Welcome#
Apache Kyuubi™ is a distributed and multi-tenant gateway to provide serverless SQL on Data Warehouses and Lakehouses.
Kyuubi builds distributed SQL query engines on top of various kinds of modern computing frameworks, e.g., Apache Spark, Flink, Doris, Hive, Trino, and StarRocks, etc., to query massive datasets distributed over fleets of machines from heterogeneous data sources.
The Kyuubi Server lane of the below swimlane divides our prospective users into end users and administrators. On the one hand, it hides the technical details of computing and storage from the end users. Thus, they can focus on their business and data with familiar tools. On the other hand, it hides the complexity of business logic from the administrators. Therefore, they can upgrade components on the server side with zero maintenance downtime, optimize workloads with a clear view of what end users are doing, ensure authentication, authorization, and auditing for both cluster and data security, and so forth.

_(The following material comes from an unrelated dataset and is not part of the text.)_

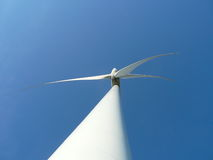 Wind turbine. Over the blue sky Stock Photography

In general, the complete ecosystem of Kyuubi falls into the hierarchies shown in the above figure, with each layer loosely coupled to the other. It’s a child’s play to combine some of the components above to build a modern data stack. For example, you can use Kyuubi, Spark and Iceberg to build and manage Data Lakehouse with pure SQL for both data processing, e.g. ETL, and online analytics processing(OLAP), e.g. BI. All workloads can be done on one platform, using one copy of data, with one SQL interface.
A Unified Gateway#
The Server module plays the role of a unified gateway. The server enables simplified, secure access to any cluster resource through an entry point to deploy different workloads for end(remote) users. Behind this single entry, administrators have a single point for configuration, security, and control of remote access to clusters. And end users have an improved experience with seamless data processing with any the Kyuubi engine they need.
Application Programming Interface#
End users can use the application programming interface listed below for connectivity and interoperation between supported clients and a Kyuubi server. The current implementations are:
- Hive Thrift Protocol
A HiveServer2-compatible interface that allows end users to use a thrift client(cross-language support, both tcp and http), a Java Database Connectivity(JDBC) interface over thrift, or an Open Database Connectivity (ODBC) interface over a JDBC-to-ODBC bridge to communicate with Kyuubi.
- RESTful APIs
It provides system management APIs, including engines, sessions, operations, and miscellaneous ones.
It provides methods that allow clients to submit SQL queries and receive the query results, submit metadata requests and receive metadata results.
It enables easy submission of self-contained applications for batch processing, such as Spark jobs.
- MySQL Protocol
A MySQL-compatible interface that allows end users to use MySQL Connectors, such as Connector/J, to communicate with Kyuubi.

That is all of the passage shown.